● Exercise brief: Format the lines below as a JSON list of strings, one string per line with blank lines left out, starting with the line containing "SDO/AIA 171, 131, 304 Å + HMI Bz at start/peak/end." and going on through the line containing "Location answer: 323,316.".

● Supplied information:
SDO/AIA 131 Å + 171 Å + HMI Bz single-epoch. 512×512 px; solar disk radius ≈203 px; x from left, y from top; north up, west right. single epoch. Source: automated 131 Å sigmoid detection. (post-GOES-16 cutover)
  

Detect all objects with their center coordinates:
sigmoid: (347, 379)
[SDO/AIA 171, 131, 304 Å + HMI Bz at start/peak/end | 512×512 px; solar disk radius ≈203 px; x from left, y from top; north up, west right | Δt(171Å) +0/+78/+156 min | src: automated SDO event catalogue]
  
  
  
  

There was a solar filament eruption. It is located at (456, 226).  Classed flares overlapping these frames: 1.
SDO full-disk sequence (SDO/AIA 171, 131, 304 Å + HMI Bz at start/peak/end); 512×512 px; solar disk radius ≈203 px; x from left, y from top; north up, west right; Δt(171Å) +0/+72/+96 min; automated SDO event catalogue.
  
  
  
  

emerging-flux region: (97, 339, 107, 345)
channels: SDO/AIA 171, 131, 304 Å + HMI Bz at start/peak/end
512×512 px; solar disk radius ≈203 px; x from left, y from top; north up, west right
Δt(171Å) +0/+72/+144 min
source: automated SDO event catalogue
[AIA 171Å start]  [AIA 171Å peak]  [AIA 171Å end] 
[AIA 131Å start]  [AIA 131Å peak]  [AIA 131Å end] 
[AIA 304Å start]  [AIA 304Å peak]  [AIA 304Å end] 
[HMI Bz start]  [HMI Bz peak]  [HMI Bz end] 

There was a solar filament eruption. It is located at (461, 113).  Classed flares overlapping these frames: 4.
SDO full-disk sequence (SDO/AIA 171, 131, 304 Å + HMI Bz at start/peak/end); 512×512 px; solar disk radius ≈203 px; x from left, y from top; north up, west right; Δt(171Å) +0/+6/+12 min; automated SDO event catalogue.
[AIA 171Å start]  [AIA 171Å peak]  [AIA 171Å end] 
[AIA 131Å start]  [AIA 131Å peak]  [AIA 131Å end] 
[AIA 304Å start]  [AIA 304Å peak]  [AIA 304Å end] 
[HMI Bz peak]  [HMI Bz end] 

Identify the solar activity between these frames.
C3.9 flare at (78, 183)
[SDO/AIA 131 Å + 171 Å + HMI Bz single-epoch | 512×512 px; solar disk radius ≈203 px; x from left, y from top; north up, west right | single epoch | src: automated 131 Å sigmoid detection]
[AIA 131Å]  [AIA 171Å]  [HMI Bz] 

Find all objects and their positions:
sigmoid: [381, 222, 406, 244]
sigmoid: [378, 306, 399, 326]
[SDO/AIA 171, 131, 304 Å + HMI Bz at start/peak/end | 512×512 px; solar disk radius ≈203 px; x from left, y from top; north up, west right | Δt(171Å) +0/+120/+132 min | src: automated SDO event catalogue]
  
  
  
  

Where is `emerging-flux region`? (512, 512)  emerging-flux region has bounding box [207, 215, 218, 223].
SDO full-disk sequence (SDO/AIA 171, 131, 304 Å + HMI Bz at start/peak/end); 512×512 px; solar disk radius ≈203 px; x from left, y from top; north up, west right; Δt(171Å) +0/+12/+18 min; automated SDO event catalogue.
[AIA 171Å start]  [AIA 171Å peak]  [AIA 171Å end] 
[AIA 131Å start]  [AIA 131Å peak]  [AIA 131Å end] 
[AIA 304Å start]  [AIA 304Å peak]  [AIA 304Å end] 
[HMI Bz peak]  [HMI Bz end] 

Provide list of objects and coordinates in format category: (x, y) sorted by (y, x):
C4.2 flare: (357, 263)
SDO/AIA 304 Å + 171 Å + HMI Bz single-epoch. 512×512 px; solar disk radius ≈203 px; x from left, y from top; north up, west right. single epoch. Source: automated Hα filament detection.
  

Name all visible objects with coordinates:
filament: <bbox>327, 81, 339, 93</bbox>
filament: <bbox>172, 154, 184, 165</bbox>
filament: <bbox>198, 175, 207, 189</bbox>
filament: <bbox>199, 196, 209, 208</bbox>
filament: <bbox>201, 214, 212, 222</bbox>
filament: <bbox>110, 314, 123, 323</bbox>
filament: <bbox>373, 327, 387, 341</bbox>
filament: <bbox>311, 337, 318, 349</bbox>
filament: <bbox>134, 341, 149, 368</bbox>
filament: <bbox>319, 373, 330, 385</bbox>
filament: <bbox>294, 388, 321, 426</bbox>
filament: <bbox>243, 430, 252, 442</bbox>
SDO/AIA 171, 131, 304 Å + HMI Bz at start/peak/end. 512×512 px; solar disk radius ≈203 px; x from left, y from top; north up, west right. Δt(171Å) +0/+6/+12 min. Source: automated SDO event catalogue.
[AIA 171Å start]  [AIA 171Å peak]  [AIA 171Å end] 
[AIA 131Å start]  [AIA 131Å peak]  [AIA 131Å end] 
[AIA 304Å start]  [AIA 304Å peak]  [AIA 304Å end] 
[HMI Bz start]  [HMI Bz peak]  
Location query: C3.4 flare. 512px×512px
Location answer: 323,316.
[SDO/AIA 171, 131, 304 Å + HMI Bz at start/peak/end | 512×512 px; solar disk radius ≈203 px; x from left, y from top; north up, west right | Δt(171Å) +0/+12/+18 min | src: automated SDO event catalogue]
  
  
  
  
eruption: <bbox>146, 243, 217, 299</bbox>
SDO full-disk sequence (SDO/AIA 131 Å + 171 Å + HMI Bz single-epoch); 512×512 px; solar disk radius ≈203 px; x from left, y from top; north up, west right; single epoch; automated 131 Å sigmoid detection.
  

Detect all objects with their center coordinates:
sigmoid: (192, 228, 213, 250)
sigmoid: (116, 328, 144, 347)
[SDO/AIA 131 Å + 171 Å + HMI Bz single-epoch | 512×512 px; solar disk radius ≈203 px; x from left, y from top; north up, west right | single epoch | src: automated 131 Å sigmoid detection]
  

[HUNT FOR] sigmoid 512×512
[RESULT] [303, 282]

● Solution to this task:
[
  "SDO/AIA 171, 131, 304 Å + HMI Bz at start/peak/end. 512×512 px; solar disk radius ≈203 px; x from left, y from top; north up, west right. Δt(171Å) +0/+6/+12 min. Source: automated SDO event catalogue.",
  "[AIA 171Å start]  [AIA 171Å peak]  [AIA 171Å end] ",
  "[AIA 131Å start]  [AIA 131Å peak]  [AIA 131Å end] ",
  "[AIA 304Å start]  [AIA 304Å peak]  [AIA 304Å end] ",
  "[HMI Bz start]  [HMI Bz peak]  ",
  "Location query: C3.4 flare. 512px×512px",
  "Location answer: 323,316."
]